» Tasks
a: According to the patch series below, which method was added to retrieve abstracts through the DOI->PMID->efetch path?
b: Write the next part of the patch series that appears below, starting after its final line.

» Document passage

####

From 6b43b3cb807da8bfd62e3cf8119d52280112cbd6 Mon Sep 17 00:00:00 2001
From: Ang <hexiaoang@gmail.com>
Date: Fri, 20 Feb 2026 02:12:15 +0800
Subject: [PATCH 1/2] docs: add changelog entry for CrossRef unification (#26)

---
 CHANGELOG.md | 3 +++
 1 file changed, 3 insertions(+)

diff --git a/CHANGELOG.md b/CHANGELOG.md
index 817c5f6..2c988ac 100644
--- a/CHANGELOG.md
+++ b/CHANGELOG.md
@@ -6,6 +6,9 @@ The format is based on [Keep a Changelog](https://keepachangelog.com/), and this
 
 ## [Unreleased]
 
+### Changed
+- Unify CrossRef request and parsing methods in pipeline (#26)
+
 ## [0.1.0] - 2025-02-09
 
 ### Added

From 3dc8904ca62bf36a99039fccbe79fe500a94ad45 Mon Sep 17 00:00:00 2001
From: Ang <ang@obsidian.local>
Date: Mon, 6 Apr 2026 18:56:13 +0800
Subject: [PATCH 2/2] feat: add abstract extraction via Crossref and PubMed
 fallback

- Add journal_article_with_abstract template with pubmed_api source
- Extract abstract from Crossref API response with JATS cleanup
- Add _get_pubmed_abstract method (DOI->PMID->efetch path)
- Add pubmed_api source support in _fetch_missing_field
- Fix _strip_html_tags: replace tags with space, double-unescape entities
- Fix parser to preserve bare PMID inputs as query_string
- Add 6 unit tests covering all new abstract-related code paths
---
 onecite/pipeline.py                           | 145 +++++++++++++++---
 .../journal_article_with_abstract.yaml        |  40 +++++
 tests/test_pipeline_unit.py                   | 123 +++++++++++++++
 3 files changed, 286 insertions(+), 22 deletions(-)

####

» Information shown
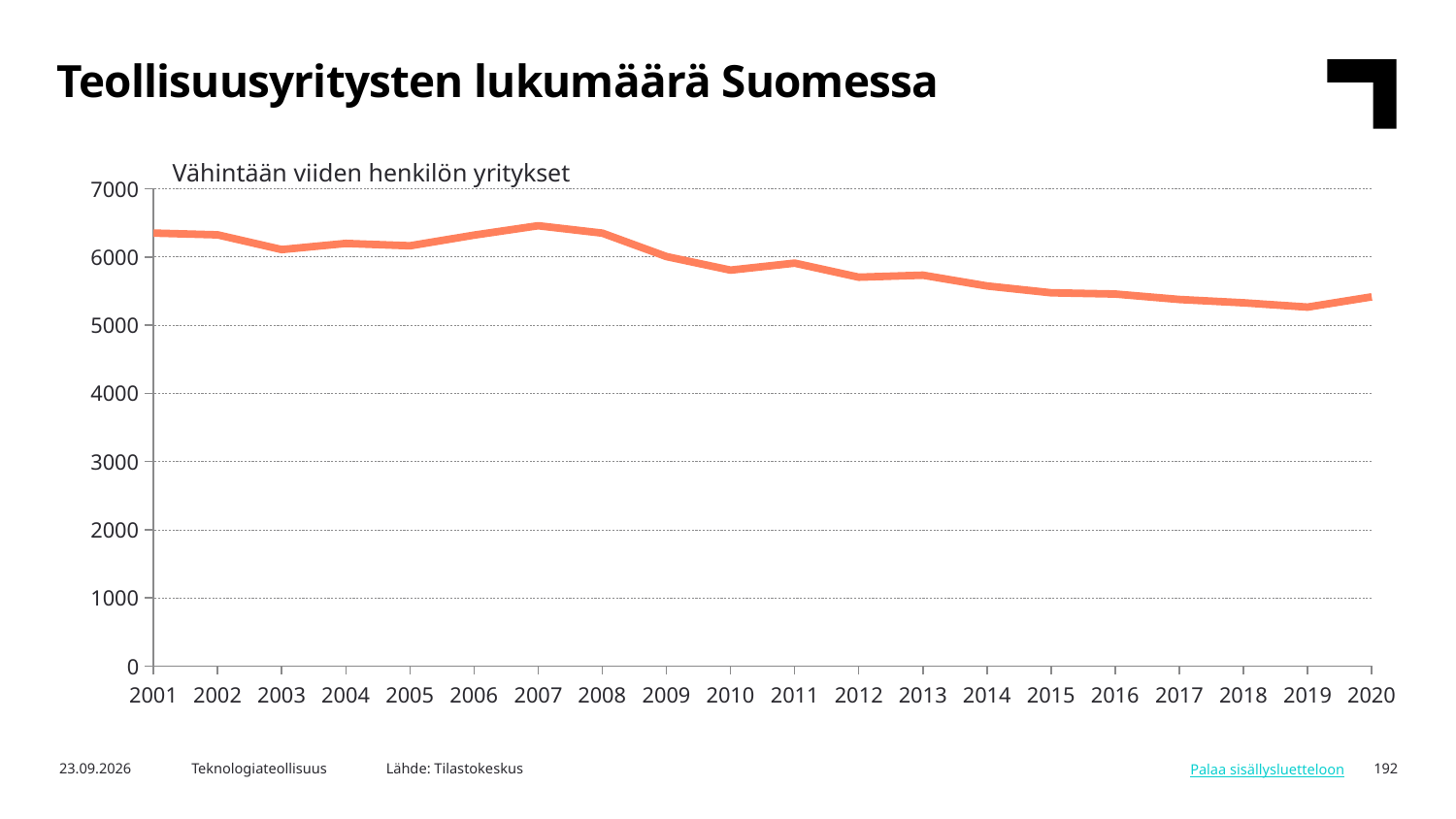
Overall, do the values rise or fall from 2001 to 2020? fall Is the value for 2020 greater or less than 5000? greater What kind of chart is shown on the slide? line chart What subtitle is shown above the chart? Vähintään viiden henkilön yritykset Is the value for 2013 greater or less than 6000? less Is the value for 2019 greater or less than 6000? less How many years are plotted along the x axis? 20 Which is larger, the value for 2001 or the value for 2020? 2001 Which year has the highest value? 2007 What is the title of the slide? Teollisuusyritysten lukumäärä Suomessa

####

» Answers by item
a: _get_pubmed_abstract

b:
 create mode 100644 onecite/templates/journal_article_with_abstract.yaml

diff --git a/onecite/pipeline.py b/onecite/pipeline.py
index 13ca8a3..d0d299b 100644
--- a/onecite/pipeline.py
+++ b/onecite/pipeline.py
@@ -142,21 +142,25 @@ def _parse_text(self, text_content: str) -> List[RawEntry]:
             
             # If no DOI or URL found, build a concise query string from title/author/year
             if not raw_entry['doi'] and not raw_entry['url']:
-                lines = [ln.strip() for ln in block.splitlines() if ln.strip()]
-                title_text = lines[0] if lines else block
-                authors_text = lines[1] if len(lines) > 1 else ''
-                year_match = re.search(r'(19|20)\d{2}', block)
-                year_text = year_match.group(0) if year_match else ''
-
-                query_parts: List[str] = []
-                if title_text:
-                    query_parts.append(title_text)
-                if authors_text:
-                    query_parts.append(authors_text)
-                if year_text:
-                    query_parts.append(year_text)
-
-                raw_entry['query_string'] = ' '.join(query_parts) or block
+                # Check if block is a bare PMID (7-8 digits, optionally prefixed with "PMID:")
+                if re.match(r'^(PMID:?\s*)?\d{7,8}$', block.strip(), re.IGNORECASE):
+                    raw_entry['query_string'] = block.strip()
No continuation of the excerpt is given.